Parece que hablar de “Blancanieves” obliga a citar a la estupenda “The Artist”, y si, ambas son mudas y poseen las peculiaridades propias del cine añejo, además de que han sido realizadas en suelo europeo, pero por lo demás son muy diferentes. Mientras la cinta de Hazanavicius era un canto de amor al cine en general (se ambientaba dentro del mundo del Séptimo Arte) la película de Berger utiliza los recursos del cine mudo para narrar una historia más rocambolesca y terrorífica de lo que pudiera parecer, y ahí vemos la mayor diferencia entre ambas, pues mientras “The Artist” resulta más accesible y amable para el espectador “Blancanieves” se presenta como un ejercicio mucho más arriesgado, personal, atrevido y valiente al poner su mirada sobre el cine mudo europeo de los años 20, con detalles más propios del expresionismo alemán. Por ejemplo resalta la personalidad que desprende el caserío donde viven la madrastra y el padre de la protagonista, o la dualidad que existe entre la dulzura e inocencia de la joven protagonista y la maldad de la madrastra (subrayado por el juego de luces para describir a cada una, la madrastra casi siempre en penumbra o ensombrecida mientras Blancanieves irradia luminosidad). Además le cinta posee una atmosfera terrorífica, los minutos finales así lo atestiguan, llegando a dejar al espectador un tanto impactado, y es que esta nueva versión tiene poco de cuento de hadas.
Pablo Berger, que comenzó a idear el proyecto hace cinco años, transmite pasión mediante sus imágenes. Si bien es cierto que la historia nos es conocida por reglas generales, el director bilbaíno nos atrapa por medio de una narración extraordinaria cargada de fuerza y personalidad, en donde, como mandan las normas, la música de Alfonso de Vilallonga resulta indispensable, tanto como el entregado reparto. Maribel Verdú llena la pantalla en cada una de sus apariciones como la Madrastra, un personaje codicioso y ruín a la que le gusta ser objeto de todas las miradas y dominar a quienes la rodean, en especial al lacayo al que da vida Pere Ponce. Ángela Molina es la abuela de la protagonista, una mujer buena con sangre andaluza. Daniel Gímenez Cacho es Antonio, padre de Carmencita, torero marcado por la desgracia. Inma Cuesta es Carmen de Triana, madre de Carmencita y amor de Antonio. José María Pou es el apoderado que contrata a Carmencita (ya rebautizada Blancanieves cuando alcanza la fama), un personaje tan retorcido como el de Verdú y que recuerda al Orson Welles de “Mr. Arkadin” (no en vano Pou dio vida al famoso director y actor en teatro). Para el final dejo a los dos descubrimientos de la cinta, las actrices que dan vida a Carmencita. La pequeña Sofía Oria y Macarena García, ambas con una mirada sensacional que transmite toda la fuerza y pureza del personaje, ganando la atención del espectador en todo momento.

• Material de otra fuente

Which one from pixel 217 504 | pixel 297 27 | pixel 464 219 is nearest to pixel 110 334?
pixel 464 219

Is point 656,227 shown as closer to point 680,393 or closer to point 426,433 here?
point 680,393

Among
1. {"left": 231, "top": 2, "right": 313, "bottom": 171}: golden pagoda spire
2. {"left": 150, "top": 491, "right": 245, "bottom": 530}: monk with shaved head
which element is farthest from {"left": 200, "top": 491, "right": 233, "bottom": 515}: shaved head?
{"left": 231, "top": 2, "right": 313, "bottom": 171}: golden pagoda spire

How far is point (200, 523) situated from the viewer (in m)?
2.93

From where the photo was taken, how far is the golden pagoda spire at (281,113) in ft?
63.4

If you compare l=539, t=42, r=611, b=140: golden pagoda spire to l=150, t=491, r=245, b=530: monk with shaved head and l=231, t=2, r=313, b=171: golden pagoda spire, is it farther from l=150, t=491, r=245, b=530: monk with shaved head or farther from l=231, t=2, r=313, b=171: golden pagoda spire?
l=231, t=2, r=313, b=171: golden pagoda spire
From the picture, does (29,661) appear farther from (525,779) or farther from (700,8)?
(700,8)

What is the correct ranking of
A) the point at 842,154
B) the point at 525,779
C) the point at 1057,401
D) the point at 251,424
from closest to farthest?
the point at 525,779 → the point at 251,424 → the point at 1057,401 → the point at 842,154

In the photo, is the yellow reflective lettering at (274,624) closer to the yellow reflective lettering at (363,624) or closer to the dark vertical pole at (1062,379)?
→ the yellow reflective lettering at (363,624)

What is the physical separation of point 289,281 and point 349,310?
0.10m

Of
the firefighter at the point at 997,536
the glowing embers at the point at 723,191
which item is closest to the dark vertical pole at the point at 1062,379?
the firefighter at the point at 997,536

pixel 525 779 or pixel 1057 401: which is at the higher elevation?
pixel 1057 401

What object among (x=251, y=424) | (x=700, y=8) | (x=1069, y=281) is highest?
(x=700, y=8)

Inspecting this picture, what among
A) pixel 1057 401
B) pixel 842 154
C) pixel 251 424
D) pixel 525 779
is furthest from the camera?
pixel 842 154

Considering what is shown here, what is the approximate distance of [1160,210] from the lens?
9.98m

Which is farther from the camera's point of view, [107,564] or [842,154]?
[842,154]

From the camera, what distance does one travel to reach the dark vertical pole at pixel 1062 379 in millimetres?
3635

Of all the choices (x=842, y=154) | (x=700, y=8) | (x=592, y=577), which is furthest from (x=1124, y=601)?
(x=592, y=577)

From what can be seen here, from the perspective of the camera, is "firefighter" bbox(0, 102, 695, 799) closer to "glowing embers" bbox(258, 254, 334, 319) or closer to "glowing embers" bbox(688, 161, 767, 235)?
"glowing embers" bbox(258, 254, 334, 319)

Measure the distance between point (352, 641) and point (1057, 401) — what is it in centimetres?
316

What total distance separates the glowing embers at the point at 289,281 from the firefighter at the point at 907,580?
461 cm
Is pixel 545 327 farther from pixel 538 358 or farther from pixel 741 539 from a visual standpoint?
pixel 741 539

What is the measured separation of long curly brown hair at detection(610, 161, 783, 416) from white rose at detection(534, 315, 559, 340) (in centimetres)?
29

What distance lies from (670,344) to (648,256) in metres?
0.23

La cinta se ha presentado con gran éxito en diversos Festivales internacional consiguiendo el Premio Especial del Jurado y el de Mejor Actriz en el Festival de San Sebastián, y ha sido seleccionada para representar a España en los próximos Oscars.
Atrevida, siniestra, sugerente, excepcional. “Blancanieves” es un nuevo triunfo dentro de la cinematografía patria, una película con sangre española y alma universal.

Lo Mejor: La atmósfera. El reparto. El final.

Lo Peor: Las comparaciones con “The Artist”, cuando son dos cintas muy diferentes.